そして、何がしかの遣り取りの後、再び正面を向いた男が問うた。

「それは本当か?」

「はい」

 嘘など吐く必要は無かった。

 狼狽えることなく堂々とした態度を崩さない相手に、男の眼差しが不満げに眇められる。

 急降下した主の機嫌を感じ取ってか、男の後ろに控えていたもう一人の男は、扉付近にいる男に目配せをした。

「ですが、その者があの鍛冶屋にとって大事であるのは変わりません」

「ふむ」

 その言葉にリョウは内心、ぎょっとした。

 この男を主とみなしているのだから、この男たちは従者と見ていいのだろうが、正確な情報を得られなかった失態を取り繕おうとして、こちらを巻き込まないで欲しかった。

「あの、誤解が無いようにお伝えしておきますが、ワタシはカマールさんの仕事のことには全く関知していません。ですから、ワタシが間に入ってどうこうするというのは、そもそも有り得ません」

 カマールの仕事の采配は、全てカマールのものだ。他人が口出し出来るものではない。カマールは強固な信念に基づいて仕事をしている。カマール自身が受けないと判断した決定をどうして他人が覆すことができようか。

 カマールの仕事は命を懸けたものだ。カマール自身がそれに値しないと判断したのだ。それは最終的な、そして、唯一の決定だ。

 それをこの男はどうしたいというのだろうか。

「カマールさんの下した決定はカマールさんのものです。他人が、ましてやワタシのような一時の居候が、どうこうできるものではありません」

 きっぱりとした口調で言い放てば、男は大業に息を吐き出した。

「困ったな」

 言葉とは裏腹に全く淡々とした表情で足を組み直す。

 ひじ掛けと背凭れに身体全体を預けるようにして頬杖を突いていた男が、ふと、こちらに視線を寄こした。

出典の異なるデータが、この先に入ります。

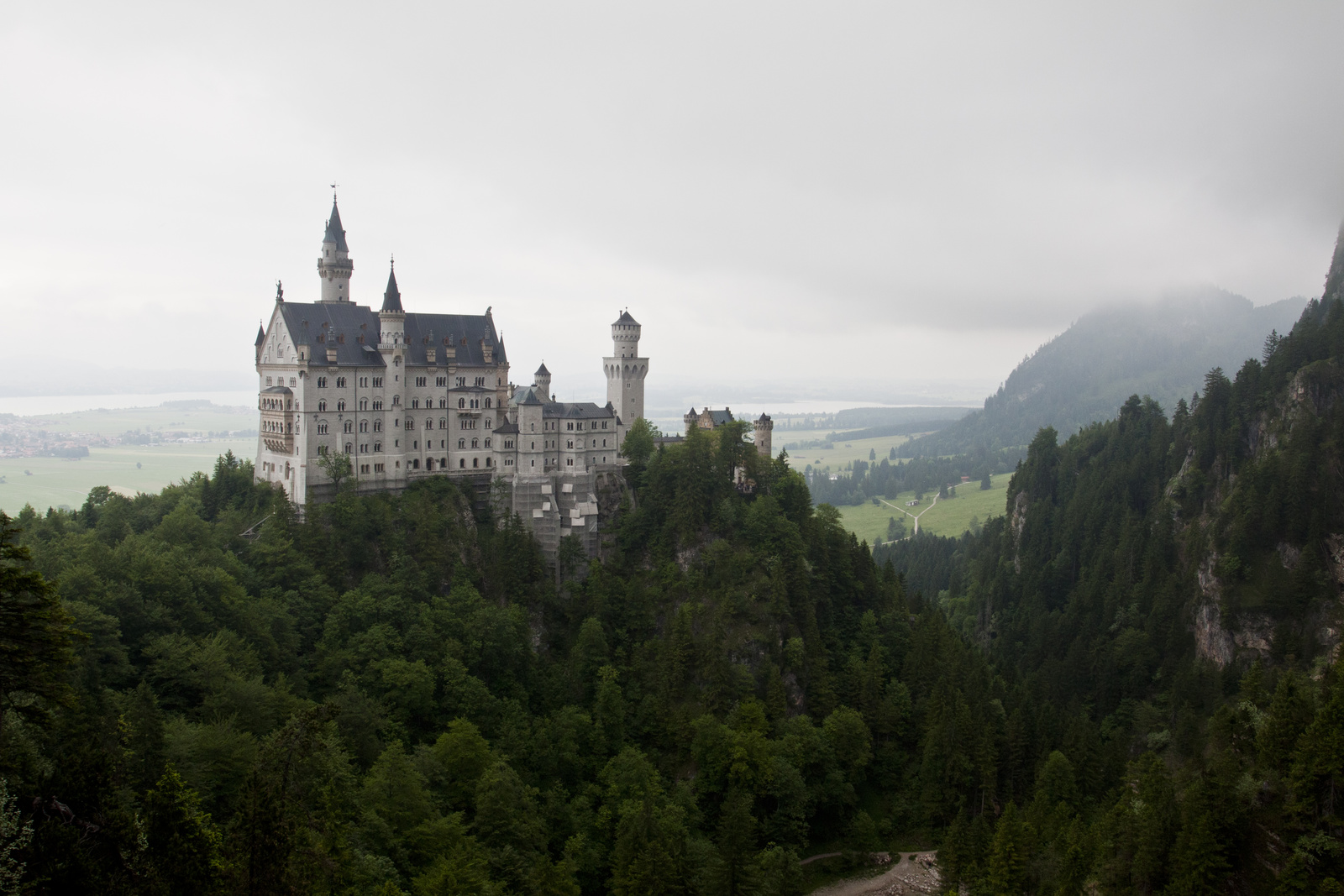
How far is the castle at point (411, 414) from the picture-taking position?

「カマールにはどうしても誂えて欲しいものがあるのだが。どうしたものか」

 そこに浮かぶ薄ら寒いような男の笑みに、背中に言い知れぬ悪寒のようなものが走った。

「……あの、ですから、もうお暇してもよろしいでしょうか。ワタシはお役に立ちそうもありませんし、用事がありますので」

 自分には男たちが考えているような都合のよい力などない。それが分かった時点で、もうここに止まる理由もないはずだ。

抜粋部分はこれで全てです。